In many situations we will need to list some elements by their order. For example, if we want to locate a point on a coordinate plane, we simply need its coordinates (numbers). But, here is important the exact order of those two numbers. For that purpose, we need to define ordered $n$ – tuples and Cartesian product of sets.

Ordered pair

Definition: Let $A$ and $B$ be non – empty sets and $a \in A$, $b \in B$. Ordered pair of elements $a$ and $b$, denoted by $(a,b)$, is a set

$$(a,b)= \{\{a\}, \{a, b\}\}.$$

Note: If $a=b$, then $(a,b)=(a,a)= \{\{a\}, \{a, a\}\}=\{\{a\}, \{a\}\}=\{\{a\}\}$.

Theorem: Two ordered pairs are equal if and only if their corresponding coordinates are equal, i.e.

$$(a,b) = (a’,b’) \Leftrightarrow a=a’ \land b=b’.$$

 

Cartesian product of two sets

Definition: Let $A$ and $B$ be non – empty sets. The Cartesian product (or cross product) of sets $A$ and $B$, denoted by $A \times B$, is a set:

$$A \times B = \{(a,b): a \in A \land b \in B\}.$$

Sets $A$ and $B$ are called factors of Cartesian product. If at least one of the sets $A$ or $B$ is an empty set, we have: $A \times B = \emptyset$.

Example 1: If $A = \{3, 6, 9\}$ and $B = \{4, 8, 10\}$, find $A\times B$ and $B \times A$.

Solution:

$A\times B = \{(3, 4), (3, 8), (3, 10), (6, 4), (6, 8), (6, 10), (9, 4), (9, 8), (9, 10)\}$

$B \times A = \{(4, 3), (8, 3), (10, 3), (4, 6), (8, 6), (10, 6), (4, 9), (8, 9), (10, 9)\}$

We can conclude that $A\times B \neq B \times A$. In general, Cartesian product is not commutative.

Example 2:  If three elements of $A \times B$ are $(2,6), (3,8)$ and $(4,8)$ and $A \times B$  has $6$ elements, find $A \times B$.

Solution:

We notice that $2, 3$ and $4$ are the elements of $A$ and $6$ and $8$ the elements of $B$. Therefore, $A=\{2, 3, 4\}$ and $B=\{6, 8\}$. Now we have

$A\times B = \{(2, 6), (2, 8), (3, 6), (3, 8), (4, 6), (4, 8)\}$

 

Definition: The Cartesian square of a set $A$ is the Cartesian product $A \times A = A^{2} = \{(a,b): a, b \in A\}$.
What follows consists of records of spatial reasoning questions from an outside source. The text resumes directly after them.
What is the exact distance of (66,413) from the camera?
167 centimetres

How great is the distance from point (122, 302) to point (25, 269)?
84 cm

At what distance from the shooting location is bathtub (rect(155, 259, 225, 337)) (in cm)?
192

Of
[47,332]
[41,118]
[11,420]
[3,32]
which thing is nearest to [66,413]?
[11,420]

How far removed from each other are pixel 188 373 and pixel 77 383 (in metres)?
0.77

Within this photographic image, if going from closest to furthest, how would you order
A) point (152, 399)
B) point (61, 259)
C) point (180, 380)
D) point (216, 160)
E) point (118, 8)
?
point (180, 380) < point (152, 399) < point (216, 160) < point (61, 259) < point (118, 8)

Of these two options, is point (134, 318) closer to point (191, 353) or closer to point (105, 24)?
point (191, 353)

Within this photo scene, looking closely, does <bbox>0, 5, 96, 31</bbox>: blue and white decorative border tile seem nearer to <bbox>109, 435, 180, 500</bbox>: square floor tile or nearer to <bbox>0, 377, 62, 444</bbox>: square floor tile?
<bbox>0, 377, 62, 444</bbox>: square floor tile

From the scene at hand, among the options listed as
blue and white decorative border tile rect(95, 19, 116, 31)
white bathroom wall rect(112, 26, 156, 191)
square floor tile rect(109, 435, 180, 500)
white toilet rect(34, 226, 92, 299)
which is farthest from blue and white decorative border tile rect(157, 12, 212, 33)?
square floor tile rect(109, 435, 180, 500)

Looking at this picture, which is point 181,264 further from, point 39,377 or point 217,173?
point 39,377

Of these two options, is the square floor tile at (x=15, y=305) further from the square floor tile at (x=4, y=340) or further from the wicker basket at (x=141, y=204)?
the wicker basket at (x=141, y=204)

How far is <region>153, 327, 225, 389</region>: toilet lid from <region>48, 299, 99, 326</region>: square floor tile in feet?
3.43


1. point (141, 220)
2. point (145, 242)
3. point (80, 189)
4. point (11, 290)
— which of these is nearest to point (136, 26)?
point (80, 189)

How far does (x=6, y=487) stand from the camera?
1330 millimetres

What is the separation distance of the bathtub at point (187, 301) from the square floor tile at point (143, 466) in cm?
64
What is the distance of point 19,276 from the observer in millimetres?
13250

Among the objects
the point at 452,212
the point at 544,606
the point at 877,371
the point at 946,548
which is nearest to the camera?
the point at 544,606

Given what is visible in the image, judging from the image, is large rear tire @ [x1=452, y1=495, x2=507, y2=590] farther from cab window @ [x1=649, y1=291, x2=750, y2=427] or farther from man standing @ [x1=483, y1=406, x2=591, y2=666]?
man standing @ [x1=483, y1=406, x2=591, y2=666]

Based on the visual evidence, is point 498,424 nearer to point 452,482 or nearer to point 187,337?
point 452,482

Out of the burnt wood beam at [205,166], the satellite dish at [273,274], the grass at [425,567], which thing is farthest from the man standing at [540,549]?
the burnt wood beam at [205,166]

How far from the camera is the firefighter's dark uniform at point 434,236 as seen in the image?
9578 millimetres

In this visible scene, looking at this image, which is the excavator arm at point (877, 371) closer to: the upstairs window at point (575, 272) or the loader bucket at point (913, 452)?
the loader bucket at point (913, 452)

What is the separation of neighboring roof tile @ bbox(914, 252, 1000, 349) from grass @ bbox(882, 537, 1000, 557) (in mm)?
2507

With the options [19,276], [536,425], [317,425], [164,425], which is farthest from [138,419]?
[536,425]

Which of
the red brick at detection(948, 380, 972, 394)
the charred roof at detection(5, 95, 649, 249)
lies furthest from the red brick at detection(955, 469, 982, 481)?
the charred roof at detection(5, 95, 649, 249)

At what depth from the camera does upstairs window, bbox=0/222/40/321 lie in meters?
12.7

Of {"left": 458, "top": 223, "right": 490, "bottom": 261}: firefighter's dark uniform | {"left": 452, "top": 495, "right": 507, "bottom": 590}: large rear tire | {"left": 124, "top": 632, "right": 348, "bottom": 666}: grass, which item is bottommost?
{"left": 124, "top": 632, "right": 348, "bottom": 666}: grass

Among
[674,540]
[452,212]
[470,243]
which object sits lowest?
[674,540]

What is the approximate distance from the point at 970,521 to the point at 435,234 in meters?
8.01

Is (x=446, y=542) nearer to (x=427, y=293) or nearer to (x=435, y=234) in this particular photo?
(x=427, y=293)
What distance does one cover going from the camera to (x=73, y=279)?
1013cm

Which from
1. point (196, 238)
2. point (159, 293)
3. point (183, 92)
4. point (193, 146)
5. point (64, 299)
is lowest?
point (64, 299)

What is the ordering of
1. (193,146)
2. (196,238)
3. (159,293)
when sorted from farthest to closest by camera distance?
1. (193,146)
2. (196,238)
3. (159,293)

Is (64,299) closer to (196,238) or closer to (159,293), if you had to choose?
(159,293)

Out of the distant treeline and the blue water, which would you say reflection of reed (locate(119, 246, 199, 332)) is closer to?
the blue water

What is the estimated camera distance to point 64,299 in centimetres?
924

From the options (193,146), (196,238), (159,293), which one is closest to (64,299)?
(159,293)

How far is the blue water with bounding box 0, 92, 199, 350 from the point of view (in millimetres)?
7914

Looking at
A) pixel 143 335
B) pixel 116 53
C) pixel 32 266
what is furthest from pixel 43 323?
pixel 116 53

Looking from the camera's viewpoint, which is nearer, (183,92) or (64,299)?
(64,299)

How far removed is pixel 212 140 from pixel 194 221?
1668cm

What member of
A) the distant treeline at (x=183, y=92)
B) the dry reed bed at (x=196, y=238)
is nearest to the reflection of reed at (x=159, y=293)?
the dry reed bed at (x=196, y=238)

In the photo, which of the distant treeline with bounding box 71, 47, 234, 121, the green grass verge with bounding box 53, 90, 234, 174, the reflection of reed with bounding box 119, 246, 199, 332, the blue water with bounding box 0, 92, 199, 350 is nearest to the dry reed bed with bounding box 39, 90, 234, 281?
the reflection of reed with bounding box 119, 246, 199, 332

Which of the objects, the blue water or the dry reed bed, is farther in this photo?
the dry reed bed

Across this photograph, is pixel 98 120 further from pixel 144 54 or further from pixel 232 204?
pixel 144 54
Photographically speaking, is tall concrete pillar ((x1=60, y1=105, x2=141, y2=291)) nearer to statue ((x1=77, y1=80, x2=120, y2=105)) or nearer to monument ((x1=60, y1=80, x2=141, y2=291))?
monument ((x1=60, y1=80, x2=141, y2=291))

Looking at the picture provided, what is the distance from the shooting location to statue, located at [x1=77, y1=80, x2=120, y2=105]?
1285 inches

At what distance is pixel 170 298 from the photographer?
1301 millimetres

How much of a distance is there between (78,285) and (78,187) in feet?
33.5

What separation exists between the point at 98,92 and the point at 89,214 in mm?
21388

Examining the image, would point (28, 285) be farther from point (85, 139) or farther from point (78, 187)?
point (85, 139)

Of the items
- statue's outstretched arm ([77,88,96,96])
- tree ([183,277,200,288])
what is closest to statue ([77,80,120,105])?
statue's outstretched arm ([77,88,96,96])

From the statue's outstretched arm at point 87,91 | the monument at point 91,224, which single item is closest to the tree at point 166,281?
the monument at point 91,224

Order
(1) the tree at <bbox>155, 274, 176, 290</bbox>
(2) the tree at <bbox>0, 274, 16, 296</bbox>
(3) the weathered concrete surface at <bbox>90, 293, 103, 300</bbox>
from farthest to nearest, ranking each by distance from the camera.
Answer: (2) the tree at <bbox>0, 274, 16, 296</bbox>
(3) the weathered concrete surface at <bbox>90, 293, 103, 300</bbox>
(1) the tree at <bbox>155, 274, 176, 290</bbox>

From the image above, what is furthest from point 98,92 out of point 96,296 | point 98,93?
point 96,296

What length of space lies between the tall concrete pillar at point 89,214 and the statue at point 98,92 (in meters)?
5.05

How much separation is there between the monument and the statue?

An example is $\mathbf{R^{2}}= \{(x,y): x,y \in \mathbf{R}\}$ (2 – dimensional plane).

 

Ordered n – tuples

Definition: Let $A_{1}, A_{2}$ and $A_{3}$ be non – empty sets and $a_{1} \in A_{1}, a_{2} \in A_{2}$ and $a_{3} \in A_{3}$.

Ordered triple of elements $a_{1},a_{2}$ and $a_{3}$, denoted by $(a_{1},a_{2},a_{3})$, is a set

$$(a_{1},a_{2},a_{3})=((a_{1}, a_{2}), a_{3})=\{\{(a_{1},a_{2})\}, \{(a_{1}, a_{2}), a_{3}\}\}\}.$$

Definition: Let $A_{1}, \ldots, A_{n}$  be non – empty sets and $a_{1} \in A_{1},\ldots, a_{n} \in A_{n}$.

Ordered n – tuple of elements $a_{1}, \ldots, a_{n}$, denoted by $(a_{1}, \ldots ,a_{n})$, is a set

$$(a_{1}, \ldots ,a_{n})=((a_{1}, \ldots, a_{n-1}), a_{n})=\{\{(a_{1}, \ldots, a_{n-1})\}, \{(a_{1}, \ldots, a_{n-1}), a_{n}\}\}.$$

 

Cartesian product of several sets

Definition: The n – ary Cartesian product over $n$ sets $A_{1}, \ldots A{n}$ is a set

$A_{1} \times \ldots \times A_{n} = \{(a_{1}, \ldots, a_{n}): a_{i} \in A_{i}$ for every $i \in \{1, \ldots, n\}\}$.

If at least one of the sets $A_{1}, \ldots, A_{n}$ is an empty set, we have: $A_{1} \times \ldots \times A_{n} = \emptyset$.

Definition: The n – ary Cartesian power of a set $A$ is a set

$A^{n} = A \times A \times \ldots \times A = \{(a_{1}, \ldots, a_{n}): a_{i} \in A$ for every $i \in \{1, \ldots, n\}\}$.

An example is $\mathbf{R^{3}}= \{(x,y,z): x,y,z \in \mathbf{R}\}$ (3 – dimensional space).

 

Example 3:  If $A=\{1, 2\}, B=\{3,4\}$ and $C=\{5,6\}$, find $A \times B \times C$.

Solution:

$$A \times B \times C = \{(1, 3, 5), (1, 4, 5), (1, 3, 6), (1, 4, 6), (2, 3, 5), (2, 4, 5), (2, 3, 6), (2, 4, 6)\}$$

 

Properties

Theorem: Let $A \times B$ be the Cartesian product of sets $A$ and $B$. Then

$$|A \times B| = |A| \times |B|,$$

where $|A|$ represents cardinality.

Corollary: $$|A \times B|=|B \times A|$$

Theorem: Let $A,B$ and $C$ be three sets. Cartesian product is distributive over union, intersection and set difference:

1) $(A \cup B) \times C = (A \times C) \cup (B \times C)$, $A \times (B \cup C) = (A \times B) \cup  (A \times C)$

2) $(A \cap B) \times C = (A \times C) \cap (B \times C)$, $A  \times (B \cap C) = (A \times B) \cap (A \times C)$

3) $(A \setminus B) \times C = (A \times C) \setminus (B \times C)$, $A \times (B \setminus C) = (A \times B) \setminus (A \times C)$.